Avisos de las ánimas. Mazadas.

En los legajos del abadiado de San Victorián quedó insistentemente recogido un hecho extraordinario sucedido a finales de la década de 1770. Desde el arca en que estaban guardados los restos de San Victorián surgían ruidos intempestivos, misteriosos y alarmantes que traían en vilo a los monjes.

La comunidad monacal en pleno tuvo conciencia de ser cierto el sorprendente suceso para el que no encontraba explicación. El sobresalto común desarrolló aprensión, incertidumbre, temor y desasosiego. Todo comenzó con unos “ruidillos” provenientes del arca o urna del santo como de moneda cayendo o péndulo de reloj o ratón atrapado, o carcomas… escuchados durante una misa de madrugada, al final de la cual los monjes se indagaron de unos a otros y amedrentados informaron al abad, el cual acudió y aseveró su existencia real.

Poco después, fueron golpes secos y sonoros que se sucedían reiteradamente en el tiempo, tan repetitivos y rotundos llegaron a ser que los religiosos dejaron de llamarlos “ruidos del arca de San Victorián” para describirlos como “las mazadas de San Victorián”.

Y fue lo malo que les dio por suponer significados al suceso y adivinaron que el santo se comunicaba con la Comunidad. Así, les advertía de faltas de piedad y actitudes ociosas; anunciaba desastres, como el sucedido con el hundimiento de la techumbre de la borda en que descansaban las tardes; y por último, la muerte inmediata, también ocurrida, de algún miembro de la casa. El prodigio estaba claro, si se oía una mazada, iba a morir un monje; si se escuchaban dos, morirían dos monjes o el abad.

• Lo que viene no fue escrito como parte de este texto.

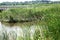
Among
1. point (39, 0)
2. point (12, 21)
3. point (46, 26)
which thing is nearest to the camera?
point (46, 26)

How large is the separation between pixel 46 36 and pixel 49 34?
99 mm

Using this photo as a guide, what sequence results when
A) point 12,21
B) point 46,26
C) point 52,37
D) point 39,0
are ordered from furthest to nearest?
point 39,0, point 12,21, point 46,26, point 52,37

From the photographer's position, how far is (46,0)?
36.1 meters

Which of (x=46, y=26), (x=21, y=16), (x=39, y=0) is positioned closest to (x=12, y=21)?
(x=21, y=16)

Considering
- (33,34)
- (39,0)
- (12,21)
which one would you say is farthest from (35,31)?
(39,0)

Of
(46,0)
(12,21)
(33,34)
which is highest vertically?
(33,34)

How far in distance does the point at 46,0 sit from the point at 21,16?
17.6m

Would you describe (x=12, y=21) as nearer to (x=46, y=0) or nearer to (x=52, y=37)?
(x=52, y=37)

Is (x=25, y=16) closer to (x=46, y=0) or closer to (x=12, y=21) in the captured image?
(x=12, y=21)

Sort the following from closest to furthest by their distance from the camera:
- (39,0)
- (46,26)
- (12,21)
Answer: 1. (46,26)
2. (12,21)
3. (39,0)

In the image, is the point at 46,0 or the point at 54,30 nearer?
the point at 54,30

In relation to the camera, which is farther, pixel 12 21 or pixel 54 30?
pixel 12 21

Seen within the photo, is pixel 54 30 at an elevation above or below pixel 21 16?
above

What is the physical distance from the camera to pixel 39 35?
613 centimetres
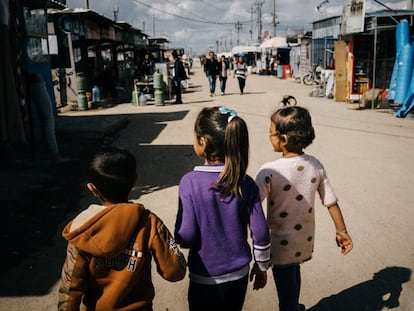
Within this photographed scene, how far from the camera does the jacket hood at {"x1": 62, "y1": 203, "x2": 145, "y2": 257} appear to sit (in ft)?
5.65

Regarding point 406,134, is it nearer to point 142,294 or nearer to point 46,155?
point 46,155

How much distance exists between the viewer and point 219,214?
6.61 feet

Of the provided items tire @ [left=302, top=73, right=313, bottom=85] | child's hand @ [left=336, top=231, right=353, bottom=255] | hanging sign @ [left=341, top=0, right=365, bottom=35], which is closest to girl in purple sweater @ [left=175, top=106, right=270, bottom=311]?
child's hand @ [left=336, top=231, right=353, bottom=255]

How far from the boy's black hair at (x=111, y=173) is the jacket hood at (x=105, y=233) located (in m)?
0.11

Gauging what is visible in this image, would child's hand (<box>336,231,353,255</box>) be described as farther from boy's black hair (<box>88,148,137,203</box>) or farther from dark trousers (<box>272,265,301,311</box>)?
boy's black hair (<box>88,148,137,203</box>)

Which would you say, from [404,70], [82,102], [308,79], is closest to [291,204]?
[404,70]

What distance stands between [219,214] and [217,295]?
414mm

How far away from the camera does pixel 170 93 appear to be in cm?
1877

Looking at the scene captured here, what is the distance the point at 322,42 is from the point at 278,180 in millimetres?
26181

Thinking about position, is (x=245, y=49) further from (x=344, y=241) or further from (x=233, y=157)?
(x=233, y=157)

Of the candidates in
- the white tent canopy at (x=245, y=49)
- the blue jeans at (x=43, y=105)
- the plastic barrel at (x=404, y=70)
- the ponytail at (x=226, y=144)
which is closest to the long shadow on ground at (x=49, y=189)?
the blue jeans at (x=43, y=105)

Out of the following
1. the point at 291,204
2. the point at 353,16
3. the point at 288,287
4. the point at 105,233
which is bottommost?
the point at 288,287

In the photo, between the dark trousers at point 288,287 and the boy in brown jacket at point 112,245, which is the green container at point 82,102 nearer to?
the dark trousers at point 288,287

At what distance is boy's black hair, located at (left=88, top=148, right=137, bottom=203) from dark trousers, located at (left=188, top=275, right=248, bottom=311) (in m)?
0.64
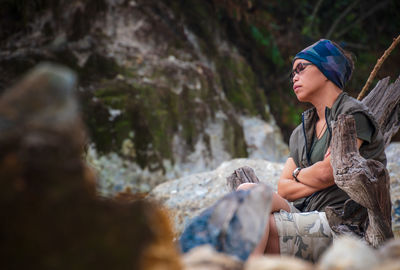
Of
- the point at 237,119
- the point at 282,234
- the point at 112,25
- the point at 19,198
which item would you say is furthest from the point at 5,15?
the point at 19,198

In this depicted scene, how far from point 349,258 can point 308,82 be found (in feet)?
5.48

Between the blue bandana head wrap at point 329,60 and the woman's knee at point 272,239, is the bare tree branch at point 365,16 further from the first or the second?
the woman's knee at point 272,239

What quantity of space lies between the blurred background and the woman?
280 cm

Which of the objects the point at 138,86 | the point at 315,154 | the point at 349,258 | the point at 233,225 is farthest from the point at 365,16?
the point at 349,258

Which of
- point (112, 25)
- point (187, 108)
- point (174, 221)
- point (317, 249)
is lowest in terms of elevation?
point (174, 221)

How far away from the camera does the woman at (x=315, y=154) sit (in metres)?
2.09

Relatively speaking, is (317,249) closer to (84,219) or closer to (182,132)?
(84,219)

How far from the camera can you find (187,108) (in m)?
6.54

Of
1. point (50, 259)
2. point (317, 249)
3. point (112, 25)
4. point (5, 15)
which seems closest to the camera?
point (50, 259)

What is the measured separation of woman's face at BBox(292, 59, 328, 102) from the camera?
2445mm

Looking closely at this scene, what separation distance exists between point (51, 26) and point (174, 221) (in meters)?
4.17

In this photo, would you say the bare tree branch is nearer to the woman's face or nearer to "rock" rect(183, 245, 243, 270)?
the woman's face

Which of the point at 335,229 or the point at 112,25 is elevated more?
the point at 112,25

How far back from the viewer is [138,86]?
21.0 feet
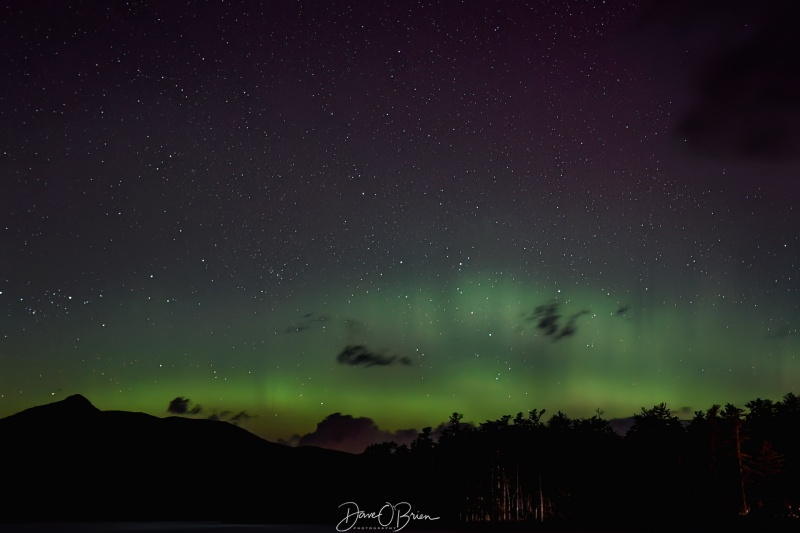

La tarde del 14 de septiembre de 1778 las mazadas del arca duraron sin cesar por más de cinco horas. El desconcierto ante el extraordinario prodigio fue absoluto. Nadie sabía cómo actuar. Los informes escritos y las peticiones de intervención volaron desde el monasterio hacia el P. Provincial de la orden en Zaragoza, al P. General de Madrid y al obispo de Barbastro. Cuyas respuestas se debatían entre darse tiempo para ver la certeza de los testimonios, plantear por un igual la posibilidad de lo natural y lo sobrenatural, evitar la superstición y la patraña, y discernir sobre  las múltiples formas de realizar milagros que tienen los santos.